# Try it:
Translate this sentence from the Utica well update below into Spanish: "We have drilled 2 more Utica wells in the CRV area."

And moving to the WDA. We remain at 8 Utica wells drilled and completed. The most recent 3 Utica wells are located on a pad, where we are currently completing 12 Marcellus wells, our final pad in the joint development agreement with IOG. During the completion operations on this pad, we have shut in these 3 Utica wells. As such, we plan to provide a more detailed update on Utica well performance next quarter.
We have drilled 2 more Utica wells in the CRV area. These will be completed over the next month, and should be online during our third quarter.
Finally, as we continue to transition towards a full Utica development program, we have 10 more Utica wells scheduled to be drilled in the CRV area during the remainder of the year. Four of these wells will be drilled on the Rich Valley area, immediately adjacent to our strongest Utica well to date. This well has an EUR per 1,000 foot over 2 Bcf, and has produced over 1.5 Bcf over the first 8 months. All of these new Utica wells should be brought online in the first half of fiscal '19.

# Stored data:
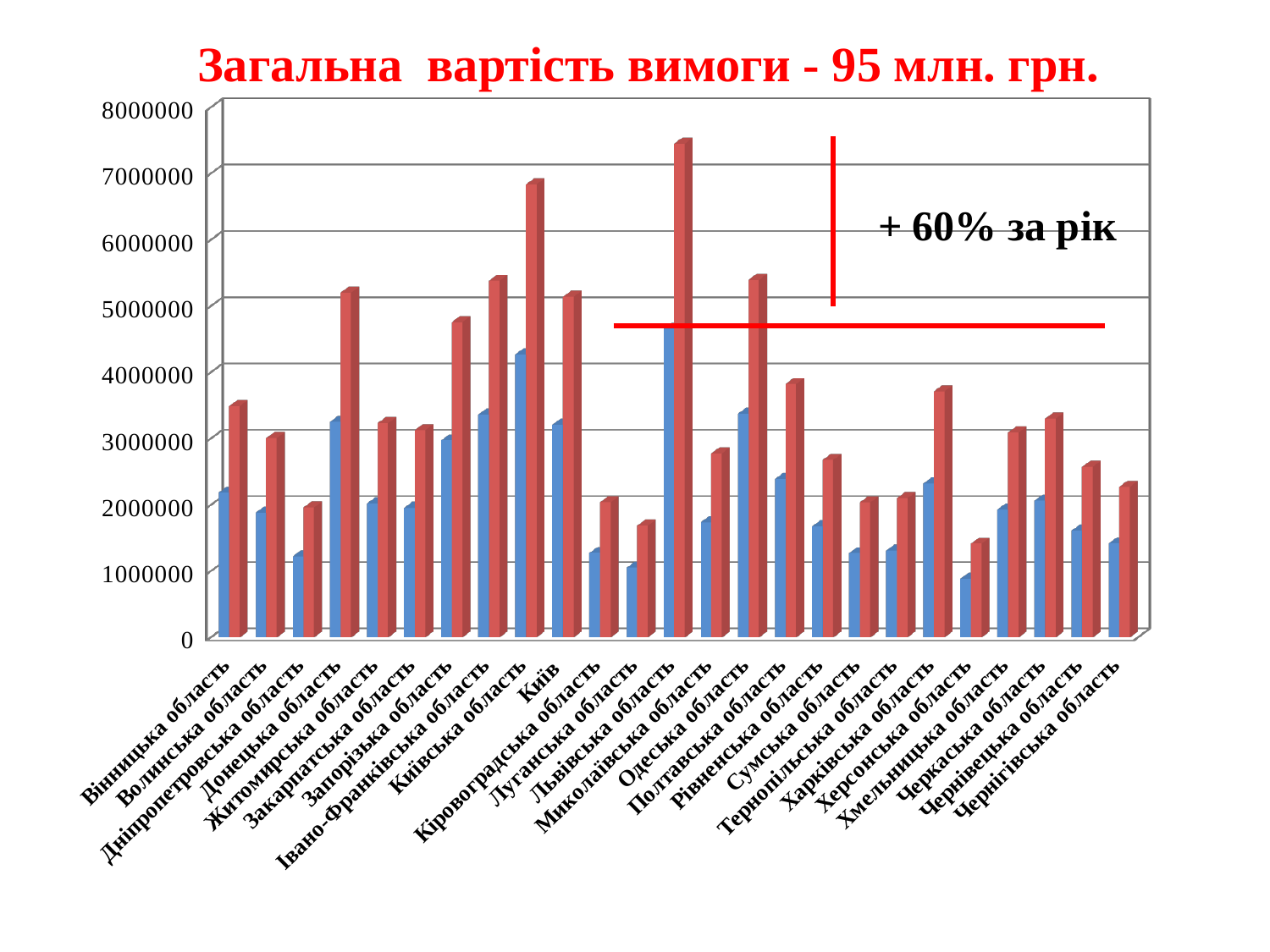
What kind of chart is shown on the slide? bar chart Which region has the tallest blue bar? Львівська область Which region has the tallest red bar? Львівська область Is the blue bar for Київська область greater or less than 4000000? greater Which region has the shortest red bar? Херсонська область Which region has the taller red bar, Київська область or Одеська область? Київська область Which region has the shortest blue bar? Херсонська область How many regions (categories) are shown on the x axis? 25 What annotation is written in the upper right area of the chart? + 60% за рік Is the red bar for Хмельницька область greater or less than 2000000? greater Is the red bar for Львівська область greater or less than 7000000? greater What is the title of the chart? Загальна вартість вимоги - 95 млн. грн.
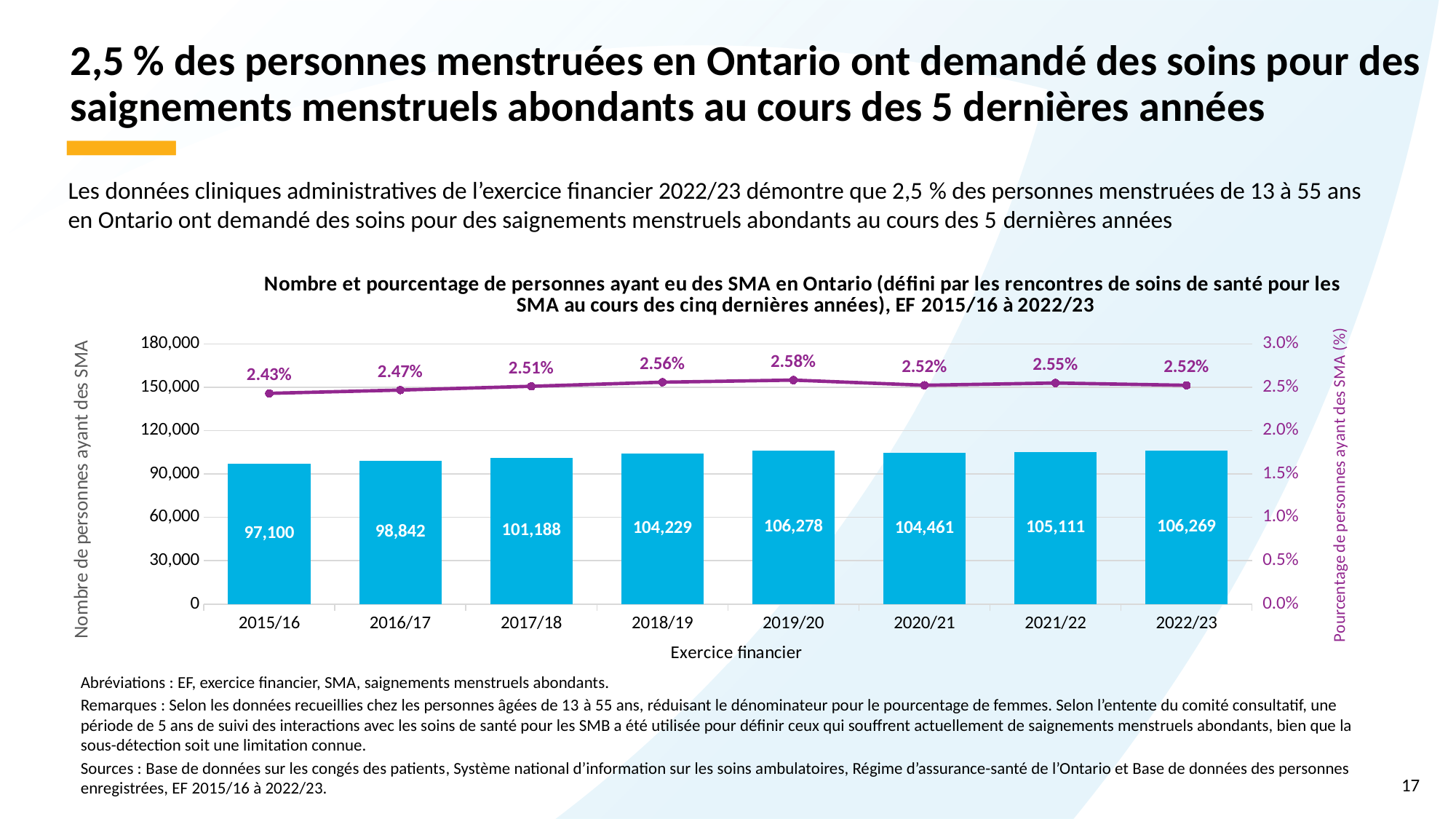
What is the number of persons with SMA in Ontario in fiscal year 2015/16? 97,100 In which fiscal year is the number of persons with SMA the lowest? 2015/16 What percentage of persons had SMA in fiscal year 2019/20? 2.58% What is the label of the left vertical axis of the chart? Nombre de personnes ayant des SMA What is the difference between the number of persons with SMA in 2022/23 and in 2015/16? 9,169 How many fiscal years are shown on the x axis of the chart? 8 Which fiscal year has a higher number of persons with SMA, 2017/18 or 2020/21? 2020/21 In which fiscal year is the percentage of persons with SMA the highest? 2019/20 Is the number of persons with SMA in 2018/19 greater or less than 90,000? greater What is the difference in percentage points between the SMA percentage in 2019/20 and in 2015/16? 0.15% Does the number of persons with SMA rise or fall from 2015/16 to 2019/20? rise What is the number of persons with SMA in fiscal year 2022/23? 106,269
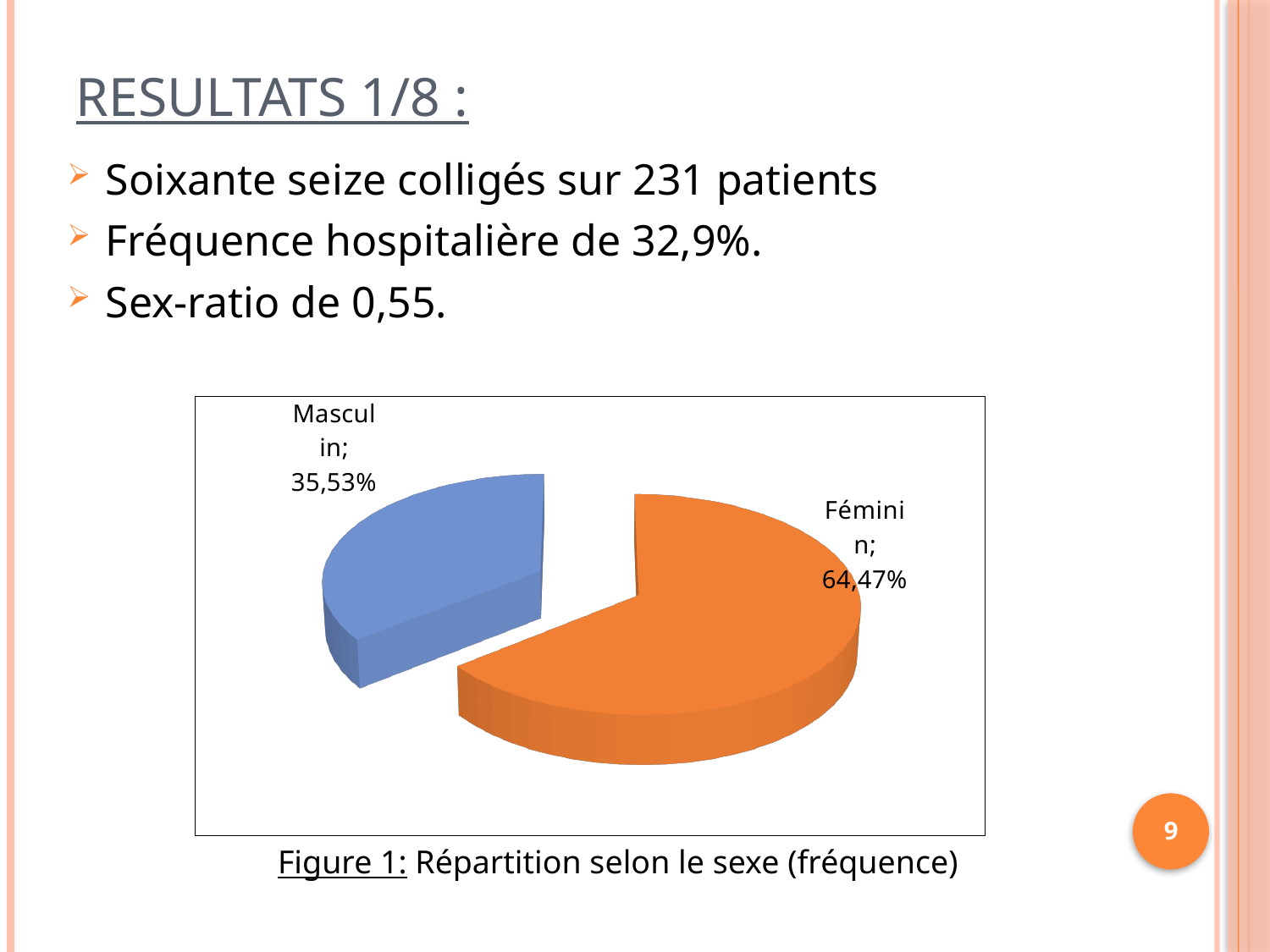
What is the caption of the figure below the pie chart? Figure 1: Répartition selon le sexe (fréquence) Which category has the smallest slice in the pie chart? Masculin What colour is the Masculin slice in the pie chart? Blue What share of the pie does the Féminin slice represent? 64,47% What percentage of the pie chart is labelled Masculin? 35,53% Which category has the largest slice in the pie chart? Féminin How many slices does the pie chart have? 2 Which slice is larger, Masculin or Féminin? Féminin What kind of chart is shown on the slide? Pie chart What is the difference in percentage points between the Féminin and Masculin slices? 28,94 What percentage of the pie chart is labelled Féminin? 64,47%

# Answer below:
Hemos perforado 2 pozos más de Utica en el área de CRV.